Nell’Artico i rapidi effetti del cambiamento climatico influenzano la mobilità delle comunità indigene aggiungendosi a pressioni preesistenti
Un mondo che cresce
Fino a 200 milioni di persone entro il 2050. Questa la stima sui flussi migratori causati dal cambiamento climatico del Professor Norman Myers, confermata da numerosi studi. Un numero che evoca immediatamente scenari apocalittici.
La crisi climatica impatta le dinamiche migratorie globali nonostante la cecità politica e giuridica. Tuttavia, occorre cautela nel tracciare una linea uni-causale e deterministica tra le emissioni di gas clima-alteranti e la mobilità di milioni di persone.
I rischi sono molteplici. Da un lato sottostimare il ruolo di fattori economici, politici e sociali. Dall’altro, alimentare agende xenofobiche e sconnesse dalla realtà. La maggior parte dei migranti climatici, infatti, non attraversa confini nazionali, soprattutto nell’artico.
Un quadro variegato
Il rapido degradamento dell’ambiente e l’imprevedibilità del clima sfidano le capacità di adattamento delle comunità indigene della regione con impatti diversi a livello locale.

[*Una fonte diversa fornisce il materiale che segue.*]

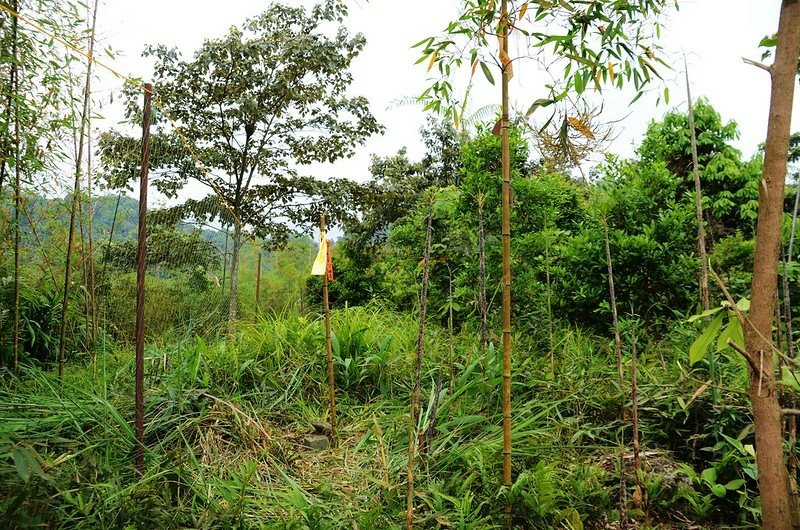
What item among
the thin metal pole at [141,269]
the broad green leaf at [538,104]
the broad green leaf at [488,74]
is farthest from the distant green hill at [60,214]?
the broad green leaf at [538,104]

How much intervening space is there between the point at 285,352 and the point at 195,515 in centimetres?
146

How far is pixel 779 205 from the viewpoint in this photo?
3.96 ft

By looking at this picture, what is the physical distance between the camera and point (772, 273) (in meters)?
1.20

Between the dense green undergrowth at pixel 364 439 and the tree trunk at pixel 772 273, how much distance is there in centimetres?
34

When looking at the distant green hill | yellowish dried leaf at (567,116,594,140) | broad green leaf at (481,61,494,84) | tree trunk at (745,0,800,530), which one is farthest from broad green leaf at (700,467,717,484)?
the distant green hill

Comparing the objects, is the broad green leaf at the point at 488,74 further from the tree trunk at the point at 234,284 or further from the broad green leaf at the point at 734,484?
the tree trunk at the point at 234,284

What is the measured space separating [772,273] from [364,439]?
6.39 feet

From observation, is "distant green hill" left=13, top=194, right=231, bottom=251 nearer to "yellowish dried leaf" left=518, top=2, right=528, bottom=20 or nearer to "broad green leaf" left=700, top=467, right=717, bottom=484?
"yellowish dried leaf" left=518, top=2, right=528, bottom=20

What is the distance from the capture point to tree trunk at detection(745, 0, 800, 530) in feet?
3.92

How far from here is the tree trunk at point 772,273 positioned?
3.92 feet

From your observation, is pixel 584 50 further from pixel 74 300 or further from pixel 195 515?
pixel 74 300

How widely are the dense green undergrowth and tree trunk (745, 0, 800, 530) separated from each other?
13.3 inches

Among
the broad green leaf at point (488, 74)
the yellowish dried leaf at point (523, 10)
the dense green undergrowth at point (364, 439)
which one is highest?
the yellowish dried leaf at point (523, 10)

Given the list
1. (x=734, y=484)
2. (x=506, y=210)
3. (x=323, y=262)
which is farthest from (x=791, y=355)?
(x=323, y=262)
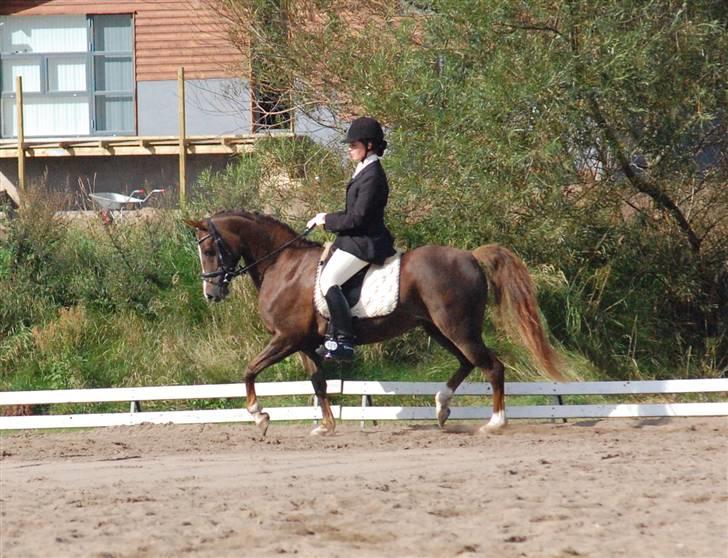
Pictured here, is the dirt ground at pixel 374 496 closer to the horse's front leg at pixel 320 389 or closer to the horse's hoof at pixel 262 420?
the horse's hoof at pixel 262 420

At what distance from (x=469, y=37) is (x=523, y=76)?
2.79 ft

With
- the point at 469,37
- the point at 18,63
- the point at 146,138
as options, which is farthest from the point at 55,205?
the point at 18,63

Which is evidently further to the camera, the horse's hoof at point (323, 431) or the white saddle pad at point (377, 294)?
the horse's hoof at point (323, 431)

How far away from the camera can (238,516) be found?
6.82m

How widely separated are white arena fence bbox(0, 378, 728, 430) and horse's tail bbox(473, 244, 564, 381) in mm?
866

Lungo le coste atlantiche del Canada, in Alaska, Siberia e Groenlandia, l’azione combinata dello scioglimento del permafrost, dell’erosione costiera e dell’innalzamento del livello del mare fagocita le terre abitate. In posti come il villaggio Inuit di Shishmaref, sulla piccola isola di Sarichef nel mare di Chukchi, i rischi all’orizzonte sono chiari.
I suoi abitanti hanno votato già due volte per dislocare integralmente la comunità, ma il costo è proibitivo. In tutta la regione i tradizionali stili di vita diventano impraticabili. Il ghiaccio sempre più sottile rende pericolosi gli spostamenti, le specie animali dipendenti dalla copertura di ghiaccio marino migrano o periscono lasciando i cacciatori in difficoltà.
Aumentano gli incendi nelle foreste subartiche, il disgelo del permafrost indebolisce le infrastrutture. In poche parole, i limiti dell’adattamento in situ sono sempre più vicini.
La spinta fatale
Nel corso della loro storia millenaria, gli Inuit si sono adattati a significative variazioni del livello del mare. Secondo Hugh Brody, antropologo e socio onorario dello Scott Polar Research Institute, non è il trasferimento dalle coste in sé il problema. Se la cultura, la trasmissione di conoscenza e il legame con le risorse naturali fossero salde, le popolazioni indigene potrebbero adattarsi efficacemente.
“C’è una grande differenza tra spintonare qualcuno che si trova in un campo e spingere qualcuno che è sull’orlo di un precipizio”.
Forze colonialiste hanno eroso la terra sotto i piedi dei popoli indigeni dell’Artico, prima del cambiamento climatico. Il collasso dei tradizionali allevamenti di renne dei Sámi non è solo dovuto alle anomale precipitazioni autunnali che sigillano i licheni sotto uno strato di ghiaccio impenetrabile. Ma anche all’accaparramento delle terre.
Se gli obiettivi dell’Accordo di Parigi non verranno mantenuti, sempre più persone saranno costrette ad abbandonare le loro case, nell’Artico così come in America Latina, nel Sud-est asiatico e nell’Africa subsahariana. Contro ogni logica di giustizia, i primi a cadere saranno proprio quelli che già si trovano sull’orlo del precipizio.